I could start with a joke. I could offer a pithy aside. I could at least mutter something under my breath. But even that seems too dangerous these days, when one offending comment, one decade-old tweet, or one line-crossing joke can leave a person forever tarred and feathered in the online public square. These days, it's not enough to watch your mouth. You're apparently supposed to watch everyone else's too. Anne Applebaum in The Atlantic: "The modern online public sphere, a place of rapid conclusions, rigid ideological prisms, and arguments of 280 characters, favors neither nuance nor ambiguity. Yet the values of that online sphere have come to dominate many American cultural institutions: universities, newspapers, foundations, museums. Heeding public demands for rapid retribution, they sometimes impose the equivalent of lifetime scarlet letters on people who have not been accused of anything remotely resembling a crime." The New Puritans. "This is a story of moral panic, of cultural institutions policing or purifying themselves in the face of disapproving crowds. The crowds are no longer literal, as they once were in Salem, but rather online mobs, organized via Twitter, Facebook, or sometimes internal company Slack channel." (By linking to this, am I saying Anne Applebaum is right? Am I suggesting we've gone too far toward a pious, punishing culture? Actually, I'm not saying that at all. I'm not saying anything. What, am I crazy?)
"For months, refugee organizations and military officials had urged the Administration to begin evacuating Afghans who had backed the U.S. effort. The White House demurred, worried that such a move would signal a lack of faith in the Afghan government. As a result, the operation, crammed into the span of a few weeks, was unnecessarily rushed and poorly planned." David Rohde in The New Yorker: Biden's Chaotic Withdrawal from Afghanistan Is Complete.
+ "Many Americans are now fond of saying, knowingly, that the war was unwinnable because it's Afghanistan—graveyard of empires, a rugged land filled with proud people who are happy to fight to the death. But that kind of breezy dismissal just allows us to avoid the embarrassing conversation about what actually went wrong ... If there could be a sure thing in warfare, this was it—and we blew it." Sebastian Junger in Vanity Fair: How the US Corrupted Afghanistan.
"Before, it was, ‘No worries ... it's not going to crest.
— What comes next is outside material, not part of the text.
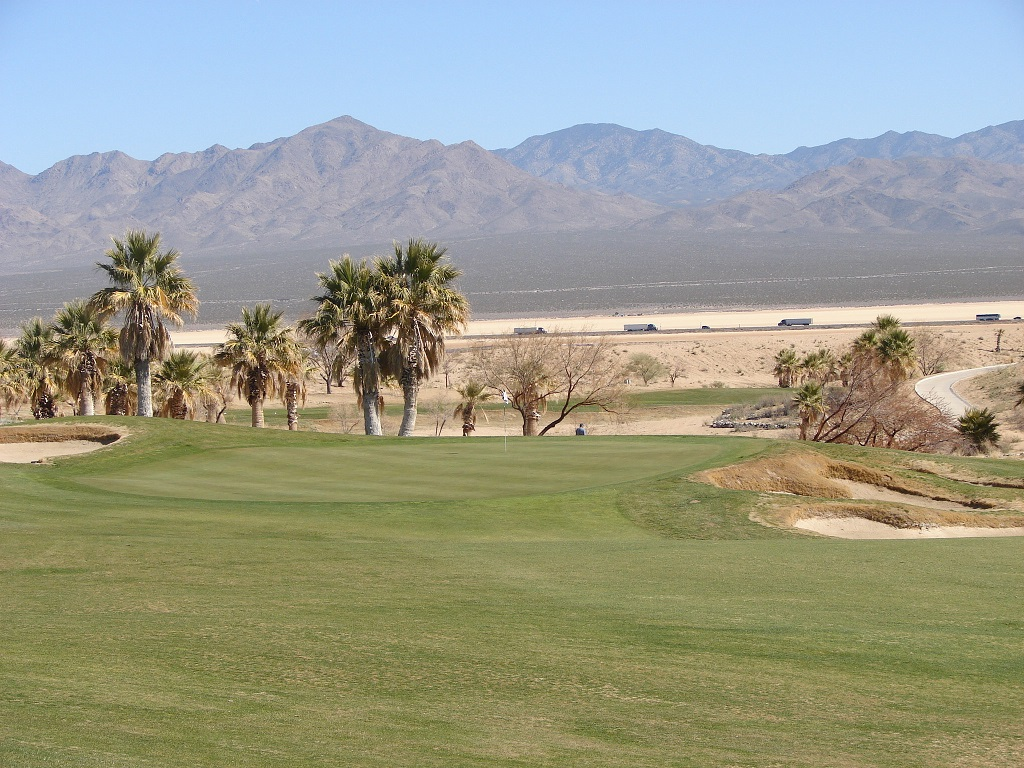 7th green at Primm Valley, Desert Course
It's not gonna come down the hill. There's 3,500 firefighters, all those bulldozers and all the air support.' Until this morning, I didn't think there was a chance it could come into this area. Now, it's very real." Many editions of this newsletter have been delivered from a Tahoe cabin or a cafe in Truckee. Today, the report is about those places as wildfire evacuees flood Lake Tahoe roads in rush to flee.
CNN sums things up with the lede: The levees held. The power grid did not. Millions of those in Ida's path are out of power and could be out of luck for days, if not weeks. "Officials say electricity might not be restored to some areas for a month."
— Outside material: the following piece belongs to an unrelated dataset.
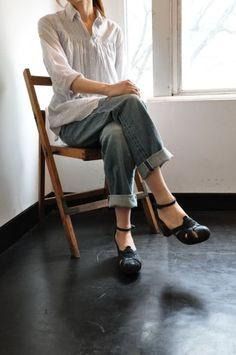 White blouse, blue jeans + maryjane style vintage heels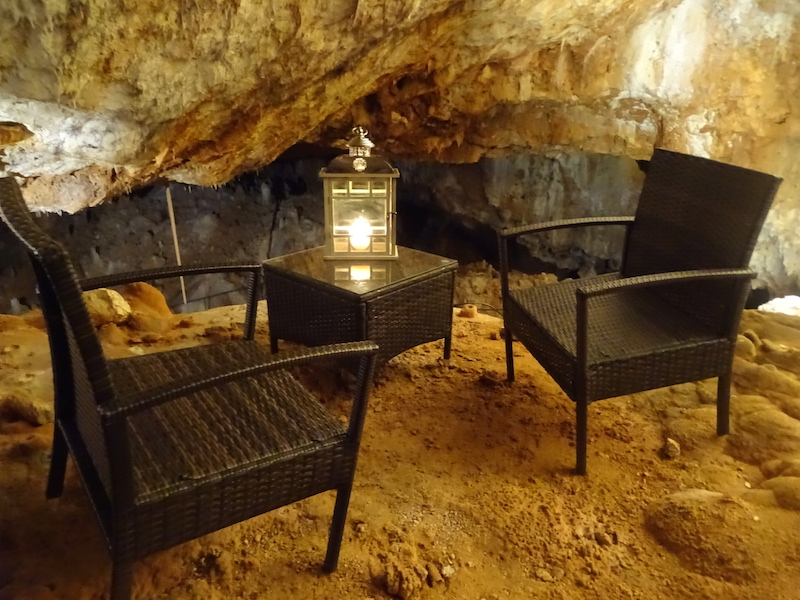 j 39 ai test dormir dans une grotte en ard che playing the world. Black Bedroom Furniture Sets. Home Design Ideas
"Conventional wisdom had it that the trouble was largely the result of a surplus of orders reflecting extraordinary shifts in demand. Consumers in the United States and other wealthy countries had taken pandemic lockdowns as the impetus to add gaming consoles and exercise bikes to their homes, swamping the shipping industry with cargo, and exhausting the supplies of many components. After a few months, many assumed, factories would catch up with demand, and ships would work through the backlog." NYT (gift article for ND readers): The World Is Still Short of Everything. Get Used to It.
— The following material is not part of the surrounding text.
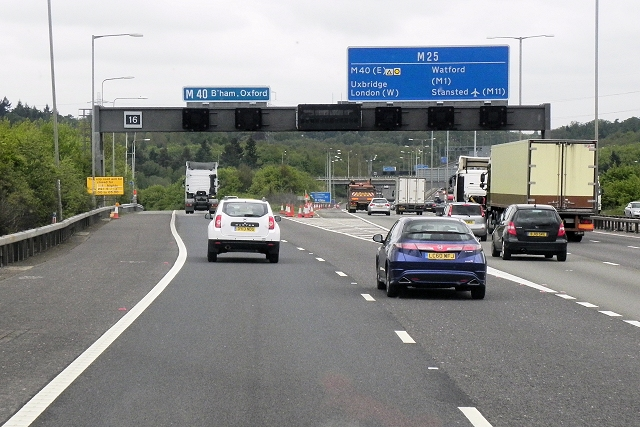 M25 M40 Interchange Junction 16 169 David Dixon Cc By Sa 2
"The United States' view of sports is very masculine driven. I think that you see some of the struggles for the W.N.B.A. and most of the female sports. And I think oftentimes disabled and adaptive sports are kind of put in that same category." NYT (gift article for ND readers): The United States may be the birthplace of basketball, but to make a career out of playing wheelchair hoops, athletes have had to move overseas.
8
BUSINESS IS GOING LOONEY TUNES
"More recently, however, as international appetite for anime grew, mainstream behemoths like Netflix, Hulu, and Amazon have entered the licensing fray, gobbling up exclusive titles like Beastars, Kakegurui, and Made in Abyss. Anime has ballooned into the third-most in-demand TV subgenre globally." Wired: Welcome to the Era of Big Anime.
9
JUST RUB SOME DIRT ON IT
"Five seconds after the bolt hits the ground, everybody looks around. The eight Indians position players are OK, but their newest teammate is not. Caldwell is on his back, arms spread wide, out cold on the mound. The lightning strike had hit him directly." The incredible story of Ray Caldwell, the MLB pitcher who survived a lightning strike to finish a game.
+ Georgia woman charged with masturbating on public beach. "While she was being booked, Revels-Glick ... told officers 'she was sorry for what she did' and was under the impression nobody had witnessed her getting into it 'because it only took her 20 seconds to orgasm.'" (Same.)